Aim of the task.
Find the lines in the listing below that have the word "site" and give their count, nothing else.

Extracted entries.
- - -
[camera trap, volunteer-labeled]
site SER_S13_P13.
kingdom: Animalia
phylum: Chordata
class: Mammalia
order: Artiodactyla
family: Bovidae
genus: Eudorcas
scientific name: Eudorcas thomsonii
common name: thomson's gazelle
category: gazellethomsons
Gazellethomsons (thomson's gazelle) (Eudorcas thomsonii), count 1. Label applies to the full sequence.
- - -
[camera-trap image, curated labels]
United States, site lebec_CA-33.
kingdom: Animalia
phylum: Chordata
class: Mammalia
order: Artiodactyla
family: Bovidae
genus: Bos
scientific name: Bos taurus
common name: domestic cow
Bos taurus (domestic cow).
- - -
Answer.
2